Obesity Scrambles Body’s Metabolic Clock
۱۶ اسفند ۱۴۰۴
15:00 - May 26, 2025

Obesity Scrambles Body’s Metabolic Clock

TEHRAN (ANA)- Obesity causes temporary disruptions, but not permanent structural changes, in the liver’s molecular network that regulates adaptation to starvation.
News ID : 9012

Researchers led by Keigo Morita and Shinya Kuroda at the University of Tokyo have discovered that obesity causes a temporary disruption in how the liver adapts to starvation. Despite this functional disturbance, the underlying structure of the liver’s molecular network remains intact. The study was published in Science Signaling.

This is a major breakthrough because incorporating time-based analysis in biology has long been a complex challenge, and drawing systematic insights from large-scale data has proven difficult.

The findings open new avenues for studying broader metabolic processes, including food intake and disease progression.

To survive, living organisms must constantly extract energy from food and distribute it throughout the body to maintain a stable internal state known as homeostasis. Starvation poses one of the most extreme challenges to this balance. In response, the liver, a central organ in metabolism, must coordinate not only which molecules are activated but also the precise timing of their actions.
_ _ _
PROBLEMS AND TASKS
**A)** From the article on obesity and the liver, quote the part that opens with the words containing "News ID : 9012" and closes with "and disease progression.".
**B)** Extend the article on obesity and the liver's response to starvation, picking up after its final sentence.

Entries from a dataset
_ _ _
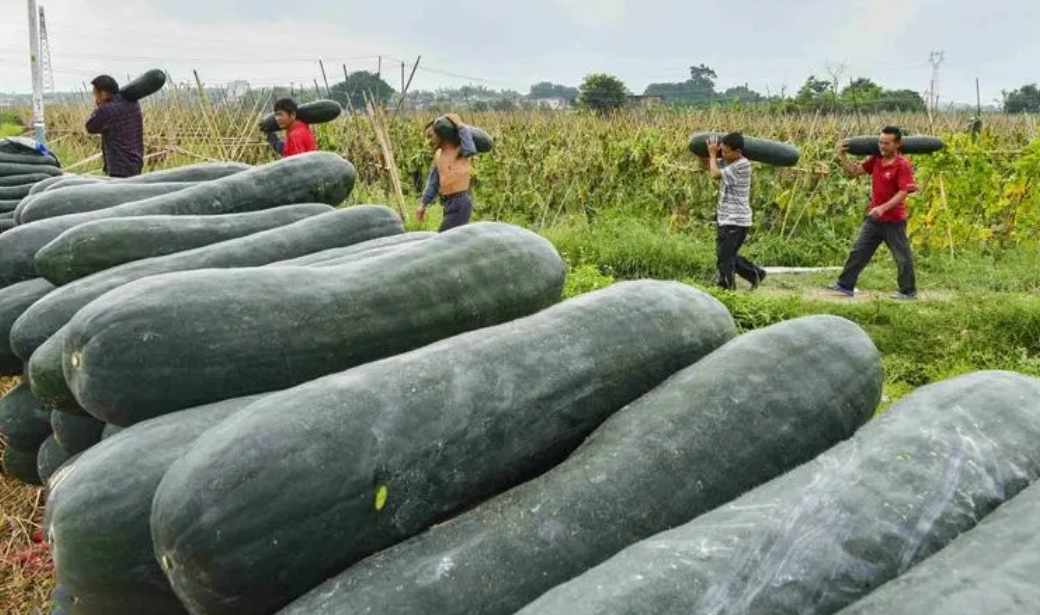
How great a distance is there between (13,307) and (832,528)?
10.9 feet

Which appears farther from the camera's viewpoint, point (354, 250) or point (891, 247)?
point (891, 247)

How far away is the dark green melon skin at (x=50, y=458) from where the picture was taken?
10.6ft

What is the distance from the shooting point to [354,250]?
3.17 m

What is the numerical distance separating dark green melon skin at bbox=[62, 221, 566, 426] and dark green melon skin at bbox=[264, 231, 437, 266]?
40cm

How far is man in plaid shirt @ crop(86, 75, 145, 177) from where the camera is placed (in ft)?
33.6

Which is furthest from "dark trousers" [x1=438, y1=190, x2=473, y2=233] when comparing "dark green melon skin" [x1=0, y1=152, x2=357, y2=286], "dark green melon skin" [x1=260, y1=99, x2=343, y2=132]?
"dark green melon skin" [x1=0, y1=152, x2=357, y2=286]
_ _ _
SOLVED TASKS
**A)**
News ID : 9012

Researchers led by Keigo Morita and Shinya Kuroda at the University of Tokyo have discovered that obesity causes a temporary disruption in how the liver adapts to starvation. Despite this functional disturbance, the underlying structure of the liver’s molecular network remains intact. The study was published in Science Signaling.

This is a major breakthrough because incorporating time-based analysis in biology has long been a complex challenge, and drawing systematic insights from large-scale data has proven difficult.

The findings open new avenues for studying broader metabolic processes, including food intake and disease progression.

**B)**
“Molecules inside cells form a large network,” says Kuroda, the principal investigator, “containing a small number of molecules regulating many metabolic reactions called hub molecules. However, a systematic understanding of the temporal coordination of molecules in the liver had been elusive due to the lack of comprehensive time-series data during starvation.”

To better understand this process, the researchers analyzed the liver function of healthy and obese mice. They found distinct differences in the composition of hub molecules. In healthy mice, ATP and AMP—key molecules in energy regulation—were present, while in obese mice, these molecules were missing.

While this difference might suggest structural damage to the molecular network, further investigation revealed that the network structure remained intact. Instead, the disruption appeared in the timing and coordination of the liver’s metabolic responses.

“We comprehensively measured the time courses of various molecules,” says Kuroda, “and found that hub molecules in healthy livers responded to starvation more rapidly than other molecules. This suggested a well-controlled temporal order of the molecular networks in healthy livers during starvation. On the other hand, this coordination disappeared in the liver of obese mice.”

In other words, even though the structure of the molecular network during starvation remained robust, it became temporally vulnerable to obesity. The method that led to this discovery, combining structural and temporal analysis of the intracellular molecular network, can be applied to other studies that include data sets from multiple “omes” such as the genome or the microbiome, opening avenues for further research. Kuroda describes their next project.

“Our approach successfully described the global landscape of adaptation to starvation, a complicated biological phenomenon. We would like to generalize our insights of the metabolic network during starvation to the metabolic network during food intake or disease progression.”